======== Wykaz rekordów ========
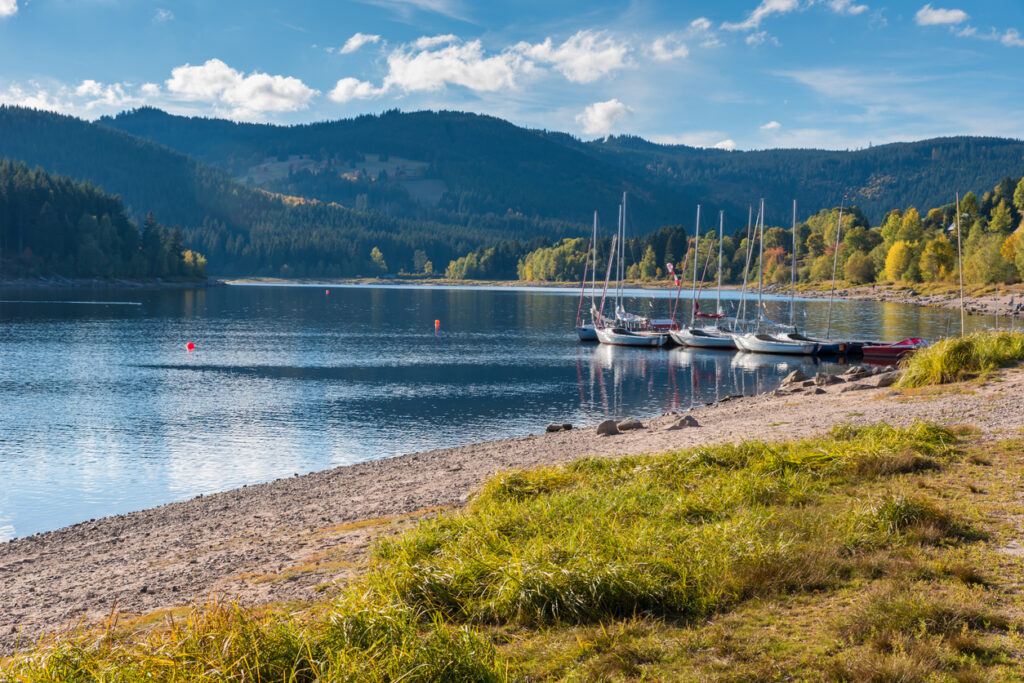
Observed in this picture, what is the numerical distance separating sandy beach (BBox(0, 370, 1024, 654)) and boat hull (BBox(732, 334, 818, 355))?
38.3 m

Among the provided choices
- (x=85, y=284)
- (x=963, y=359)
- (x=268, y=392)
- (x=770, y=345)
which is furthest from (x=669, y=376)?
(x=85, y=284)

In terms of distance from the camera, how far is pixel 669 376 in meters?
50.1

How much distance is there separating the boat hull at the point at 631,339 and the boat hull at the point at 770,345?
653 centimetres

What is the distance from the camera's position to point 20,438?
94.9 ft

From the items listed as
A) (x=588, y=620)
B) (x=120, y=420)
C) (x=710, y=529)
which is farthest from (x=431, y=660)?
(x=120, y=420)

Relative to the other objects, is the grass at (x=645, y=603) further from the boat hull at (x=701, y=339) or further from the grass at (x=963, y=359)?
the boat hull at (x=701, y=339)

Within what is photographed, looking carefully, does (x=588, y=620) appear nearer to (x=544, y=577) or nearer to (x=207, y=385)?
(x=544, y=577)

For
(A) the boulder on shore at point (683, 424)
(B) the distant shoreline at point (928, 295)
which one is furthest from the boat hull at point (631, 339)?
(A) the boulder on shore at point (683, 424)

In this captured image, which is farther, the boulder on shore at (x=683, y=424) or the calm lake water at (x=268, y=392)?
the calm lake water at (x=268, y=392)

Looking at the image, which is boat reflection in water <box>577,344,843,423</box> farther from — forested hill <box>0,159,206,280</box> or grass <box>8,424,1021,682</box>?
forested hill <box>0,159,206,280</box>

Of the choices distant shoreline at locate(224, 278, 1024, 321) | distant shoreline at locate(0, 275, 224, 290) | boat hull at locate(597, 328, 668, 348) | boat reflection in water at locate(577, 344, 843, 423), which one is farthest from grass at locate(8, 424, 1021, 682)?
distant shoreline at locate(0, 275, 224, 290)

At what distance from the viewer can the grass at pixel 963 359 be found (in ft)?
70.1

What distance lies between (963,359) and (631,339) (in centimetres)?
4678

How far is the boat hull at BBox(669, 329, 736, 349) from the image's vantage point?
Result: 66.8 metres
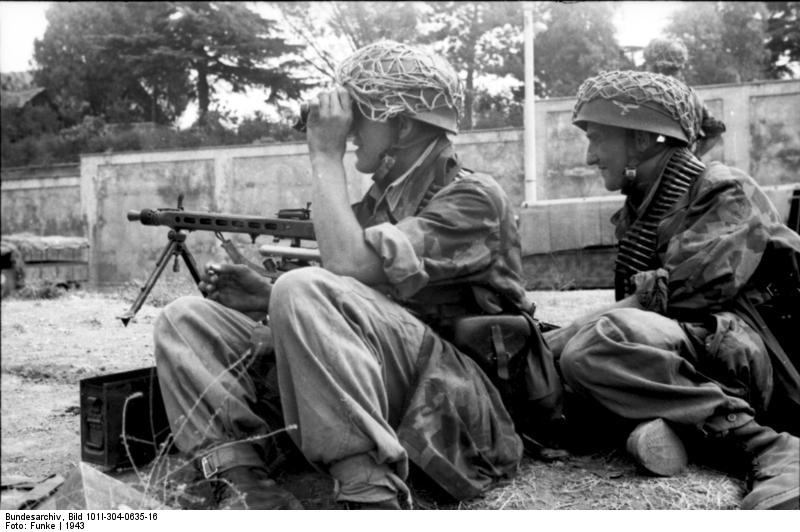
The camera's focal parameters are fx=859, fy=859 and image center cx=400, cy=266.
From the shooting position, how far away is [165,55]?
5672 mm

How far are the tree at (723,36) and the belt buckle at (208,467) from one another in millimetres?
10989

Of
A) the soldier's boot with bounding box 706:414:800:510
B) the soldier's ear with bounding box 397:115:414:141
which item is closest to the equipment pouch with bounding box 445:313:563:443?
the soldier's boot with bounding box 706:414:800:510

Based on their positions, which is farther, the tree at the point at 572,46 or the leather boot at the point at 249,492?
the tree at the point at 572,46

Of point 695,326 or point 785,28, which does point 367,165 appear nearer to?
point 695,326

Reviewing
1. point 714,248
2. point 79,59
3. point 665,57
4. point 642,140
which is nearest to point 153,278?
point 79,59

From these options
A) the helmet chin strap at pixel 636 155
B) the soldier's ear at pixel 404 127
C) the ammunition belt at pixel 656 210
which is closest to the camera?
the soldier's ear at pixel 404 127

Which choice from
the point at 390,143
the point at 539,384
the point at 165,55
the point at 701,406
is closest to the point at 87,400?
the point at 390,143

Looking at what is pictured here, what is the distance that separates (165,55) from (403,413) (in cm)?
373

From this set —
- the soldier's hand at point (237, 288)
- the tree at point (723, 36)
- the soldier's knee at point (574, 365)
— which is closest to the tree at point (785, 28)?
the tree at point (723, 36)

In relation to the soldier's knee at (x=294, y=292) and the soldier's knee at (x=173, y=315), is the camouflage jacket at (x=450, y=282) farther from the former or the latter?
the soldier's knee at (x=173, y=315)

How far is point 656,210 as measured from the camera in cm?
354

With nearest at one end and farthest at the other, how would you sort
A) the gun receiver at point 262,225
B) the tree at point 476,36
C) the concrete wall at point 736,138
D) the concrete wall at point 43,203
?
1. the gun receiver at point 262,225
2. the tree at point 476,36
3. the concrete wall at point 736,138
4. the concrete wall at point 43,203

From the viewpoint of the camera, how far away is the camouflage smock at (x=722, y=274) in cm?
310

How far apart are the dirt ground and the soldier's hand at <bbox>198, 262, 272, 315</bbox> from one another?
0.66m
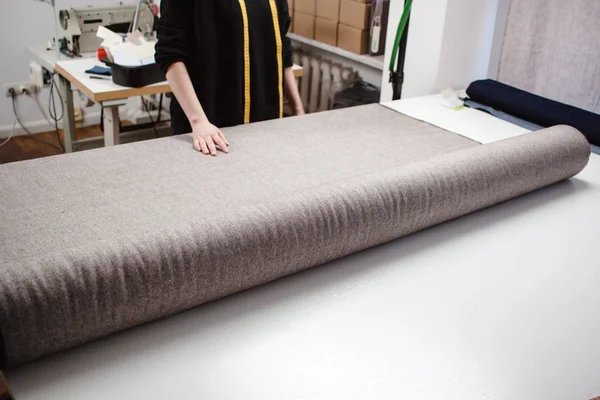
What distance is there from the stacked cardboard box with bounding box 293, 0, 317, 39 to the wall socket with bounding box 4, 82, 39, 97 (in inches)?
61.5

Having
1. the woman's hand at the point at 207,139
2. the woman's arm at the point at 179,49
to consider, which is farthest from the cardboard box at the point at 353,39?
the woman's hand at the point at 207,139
========
● Twoje zadanie: Zbierz wszystkie wiersze rekordów, w których występuje słowo "concrete". Wielkość liter ma znaczenie.

● Wynik zadania:
C) the concrete wall at point 736,138
D) the concrete wall at point 43,203
3. the concrete wall at point 736,138
4. the concrete wall at point 43,203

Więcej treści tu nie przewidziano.